start Document extract

The Man Who Is Dogging DeLay

The cover page story in the glossy special feature, Los Angeles Times Magazine is titled Dogging DeLay. Flip the pages to the inside and read, The Lone Ranger: Some say Democratic Texas Dist. Atty. Ronnie Earle is out to get Republican Tom DeLay, one of the most powerful men in Congress. Earle says he's after something even bigger.

Money quote 1:

For 100 years Texas law has barred corporations and labor unions from contributing to state political campaigns--and for good reason, Earle says. "For them to compete with ordinary citizens compounds the influence of corporations at the expense of citizens. It makes 'one person, one vote' a mockery."     . . .      "Change that law, and the pretense of any democratic system in the state will be at an end," says David Butts, a political consultant who worked on Earle's last two campaigns. "Why have elections at all? Let's just have an auction and just bid.

Money quote 2:

"As goofy, as naive, as weird as it may sound, I really do believe we're at a turning point of democracy," Watson says. "It is rare in public life that someone has the opportunity to fundamentally affect the future. Ronnie stands at the X-point of something that's much bigger than him."

end Document extract
start Material supplied

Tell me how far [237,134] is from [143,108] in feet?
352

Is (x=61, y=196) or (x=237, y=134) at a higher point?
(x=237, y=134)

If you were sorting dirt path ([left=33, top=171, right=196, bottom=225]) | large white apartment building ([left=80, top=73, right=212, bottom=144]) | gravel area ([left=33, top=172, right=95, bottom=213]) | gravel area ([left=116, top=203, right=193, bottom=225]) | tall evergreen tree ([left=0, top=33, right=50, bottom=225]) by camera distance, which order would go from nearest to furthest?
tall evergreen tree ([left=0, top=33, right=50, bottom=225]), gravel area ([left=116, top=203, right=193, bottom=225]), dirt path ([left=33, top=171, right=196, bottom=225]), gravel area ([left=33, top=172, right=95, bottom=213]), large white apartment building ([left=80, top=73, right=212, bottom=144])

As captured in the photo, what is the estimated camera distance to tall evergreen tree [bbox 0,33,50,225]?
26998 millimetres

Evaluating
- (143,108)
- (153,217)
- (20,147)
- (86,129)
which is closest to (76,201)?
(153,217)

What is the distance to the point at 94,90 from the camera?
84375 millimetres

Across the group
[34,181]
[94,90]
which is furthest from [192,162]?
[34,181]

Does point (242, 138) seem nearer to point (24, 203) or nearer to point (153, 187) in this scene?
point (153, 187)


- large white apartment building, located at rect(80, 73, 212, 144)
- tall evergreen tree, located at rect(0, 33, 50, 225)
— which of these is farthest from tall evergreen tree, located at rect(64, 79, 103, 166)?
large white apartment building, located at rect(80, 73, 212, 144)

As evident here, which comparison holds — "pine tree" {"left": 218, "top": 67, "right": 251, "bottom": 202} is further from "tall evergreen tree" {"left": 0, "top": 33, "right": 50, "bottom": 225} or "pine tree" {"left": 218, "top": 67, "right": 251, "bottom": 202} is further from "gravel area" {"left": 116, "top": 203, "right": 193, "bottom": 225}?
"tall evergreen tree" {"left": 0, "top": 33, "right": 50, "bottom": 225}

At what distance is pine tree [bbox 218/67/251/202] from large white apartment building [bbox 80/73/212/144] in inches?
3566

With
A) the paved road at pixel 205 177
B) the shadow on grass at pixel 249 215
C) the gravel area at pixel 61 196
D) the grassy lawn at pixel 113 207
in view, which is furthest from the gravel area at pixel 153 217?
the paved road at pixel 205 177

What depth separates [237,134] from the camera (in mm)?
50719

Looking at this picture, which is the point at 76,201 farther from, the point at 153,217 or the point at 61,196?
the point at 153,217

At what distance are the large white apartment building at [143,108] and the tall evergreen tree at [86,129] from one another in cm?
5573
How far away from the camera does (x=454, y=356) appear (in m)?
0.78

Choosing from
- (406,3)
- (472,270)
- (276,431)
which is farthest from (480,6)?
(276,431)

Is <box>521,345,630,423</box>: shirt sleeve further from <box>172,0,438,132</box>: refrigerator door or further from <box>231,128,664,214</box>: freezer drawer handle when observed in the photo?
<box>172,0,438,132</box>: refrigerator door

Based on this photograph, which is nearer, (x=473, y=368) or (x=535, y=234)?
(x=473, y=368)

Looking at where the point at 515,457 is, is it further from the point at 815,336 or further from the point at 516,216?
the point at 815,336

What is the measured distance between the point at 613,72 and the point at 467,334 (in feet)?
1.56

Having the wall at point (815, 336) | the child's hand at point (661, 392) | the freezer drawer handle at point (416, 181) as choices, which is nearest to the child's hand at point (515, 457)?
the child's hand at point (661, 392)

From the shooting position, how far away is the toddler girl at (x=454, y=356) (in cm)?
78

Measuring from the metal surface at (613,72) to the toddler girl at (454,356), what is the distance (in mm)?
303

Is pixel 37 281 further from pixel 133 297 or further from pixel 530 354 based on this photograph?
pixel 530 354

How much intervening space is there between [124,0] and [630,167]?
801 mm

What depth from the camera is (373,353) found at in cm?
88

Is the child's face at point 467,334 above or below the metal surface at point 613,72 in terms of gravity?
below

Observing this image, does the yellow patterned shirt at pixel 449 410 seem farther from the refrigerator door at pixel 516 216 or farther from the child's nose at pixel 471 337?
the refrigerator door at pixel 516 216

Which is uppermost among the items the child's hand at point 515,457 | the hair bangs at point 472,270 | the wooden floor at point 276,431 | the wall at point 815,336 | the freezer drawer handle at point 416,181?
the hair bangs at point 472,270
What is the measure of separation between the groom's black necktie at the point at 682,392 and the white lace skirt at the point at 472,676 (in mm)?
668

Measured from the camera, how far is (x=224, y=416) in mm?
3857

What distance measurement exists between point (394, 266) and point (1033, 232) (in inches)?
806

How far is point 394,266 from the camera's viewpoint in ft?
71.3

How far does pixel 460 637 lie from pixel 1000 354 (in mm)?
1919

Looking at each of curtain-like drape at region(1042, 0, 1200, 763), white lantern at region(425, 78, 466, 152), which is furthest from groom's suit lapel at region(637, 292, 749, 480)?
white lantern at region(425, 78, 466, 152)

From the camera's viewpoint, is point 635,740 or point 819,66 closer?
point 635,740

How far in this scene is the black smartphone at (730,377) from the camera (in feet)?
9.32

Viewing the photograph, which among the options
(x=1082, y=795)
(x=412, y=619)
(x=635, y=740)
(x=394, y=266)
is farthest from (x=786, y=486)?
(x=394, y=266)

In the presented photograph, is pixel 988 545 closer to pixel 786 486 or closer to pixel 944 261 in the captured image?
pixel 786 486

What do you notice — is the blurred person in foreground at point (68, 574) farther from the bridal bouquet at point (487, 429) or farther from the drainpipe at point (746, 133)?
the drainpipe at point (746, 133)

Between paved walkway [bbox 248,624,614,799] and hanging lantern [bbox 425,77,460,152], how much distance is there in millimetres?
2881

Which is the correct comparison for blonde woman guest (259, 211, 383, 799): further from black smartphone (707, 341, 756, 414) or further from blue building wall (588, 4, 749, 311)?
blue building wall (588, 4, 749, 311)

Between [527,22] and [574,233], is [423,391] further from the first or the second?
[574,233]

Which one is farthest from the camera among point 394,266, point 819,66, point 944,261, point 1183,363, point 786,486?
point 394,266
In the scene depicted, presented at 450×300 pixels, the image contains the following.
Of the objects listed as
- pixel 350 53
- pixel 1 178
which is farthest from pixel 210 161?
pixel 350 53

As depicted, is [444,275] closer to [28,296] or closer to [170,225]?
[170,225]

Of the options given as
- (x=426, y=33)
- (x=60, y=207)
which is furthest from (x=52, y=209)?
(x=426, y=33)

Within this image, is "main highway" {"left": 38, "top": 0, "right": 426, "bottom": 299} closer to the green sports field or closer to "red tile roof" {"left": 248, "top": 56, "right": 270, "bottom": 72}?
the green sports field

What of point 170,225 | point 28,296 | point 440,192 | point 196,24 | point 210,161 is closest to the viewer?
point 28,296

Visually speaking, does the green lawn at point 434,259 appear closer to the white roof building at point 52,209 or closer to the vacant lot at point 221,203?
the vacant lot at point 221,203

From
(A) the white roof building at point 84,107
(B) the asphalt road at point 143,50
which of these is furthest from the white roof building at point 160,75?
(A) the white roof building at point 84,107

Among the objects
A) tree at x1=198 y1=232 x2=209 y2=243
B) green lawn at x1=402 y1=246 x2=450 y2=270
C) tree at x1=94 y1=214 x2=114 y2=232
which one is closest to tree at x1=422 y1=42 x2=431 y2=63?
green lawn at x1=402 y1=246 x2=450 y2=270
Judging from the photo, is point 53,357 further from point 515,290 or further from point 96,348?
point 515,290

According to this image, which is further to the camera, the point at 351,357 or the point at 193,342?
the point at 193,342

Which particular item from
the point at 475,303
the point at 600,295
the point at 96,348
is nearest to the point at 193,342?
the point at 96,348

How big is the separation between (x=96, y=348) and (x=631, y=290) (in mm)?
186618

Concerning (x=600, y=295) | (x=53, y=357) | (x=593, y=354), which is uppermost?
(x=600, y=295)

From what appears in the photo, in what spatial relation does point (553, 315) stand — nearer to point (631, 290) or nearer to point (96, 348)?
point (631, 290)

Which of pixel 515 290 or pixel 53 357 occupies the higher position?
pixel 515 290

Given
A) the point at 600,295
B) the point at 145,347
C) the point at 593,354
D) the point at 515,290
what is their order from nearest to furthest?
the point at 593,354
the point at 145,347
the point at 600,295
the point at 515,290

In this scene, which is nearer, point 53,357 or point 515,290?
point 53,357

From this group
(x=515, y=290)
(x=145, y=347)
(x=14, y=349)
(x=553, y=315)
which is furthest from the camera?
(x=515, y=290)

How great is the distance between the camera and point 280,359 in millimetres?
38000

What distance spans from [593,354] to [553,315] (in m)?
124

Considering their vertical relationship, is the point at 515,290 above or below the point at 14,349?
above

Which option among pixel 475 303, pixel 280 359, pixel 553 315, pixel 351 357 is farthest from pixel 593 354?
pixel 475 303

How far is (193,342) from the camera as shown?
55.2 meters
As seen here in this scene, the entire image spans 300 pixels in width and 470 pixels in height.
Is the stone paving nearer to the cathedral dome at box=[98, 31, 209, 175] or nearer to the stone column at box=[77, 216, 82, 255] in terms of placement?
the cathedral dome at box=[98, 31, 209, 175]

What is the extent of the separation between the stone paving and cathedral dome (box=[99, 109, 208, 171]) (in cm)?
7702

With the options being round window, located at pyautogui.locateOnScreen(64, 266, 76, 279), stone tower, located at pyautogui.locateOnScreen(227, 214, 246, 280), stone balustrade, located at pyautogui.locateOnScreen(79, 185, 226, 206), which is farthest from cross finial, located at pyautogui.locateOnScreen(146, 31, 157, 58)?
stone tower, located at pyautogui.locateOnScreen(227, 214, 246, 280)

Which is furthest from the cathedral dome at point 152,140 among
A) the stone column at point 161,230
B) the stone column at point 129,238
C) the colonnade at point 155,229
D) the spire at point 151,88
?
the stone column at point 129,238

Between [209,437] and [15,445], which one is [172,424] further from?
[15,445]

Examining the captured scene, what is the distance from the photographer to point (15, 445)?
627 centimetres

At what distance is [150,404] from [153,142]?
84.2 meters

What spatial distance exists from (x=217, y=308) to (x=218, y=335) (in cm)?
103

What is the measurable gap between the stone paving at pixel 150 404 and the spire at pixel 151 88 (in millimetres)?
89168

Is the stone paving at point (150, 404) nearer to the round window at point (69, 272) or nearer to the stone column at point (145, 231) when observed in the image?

end Material supplied

▶ **The exercise**
Reproduce the Dogging DeLay article from "The cover page" up to and including "something even bigger.", changing "Lone Ranger" to "Lone Crusader". The listing is separate from the Dogging DeLay article.

▶ **Exercise result**
The cover page story in the glossy special feature, Los Angeles Times Magazine is titled Dogging DeLay. Flip the pages to the inside and read, The Lone Crusader: Some say Democratic Texas Dist. Atty. Ronnie Earle is out to get Republican Tom DeLay, one of the most powerful men in Congress. Earle says he's after something even bigger.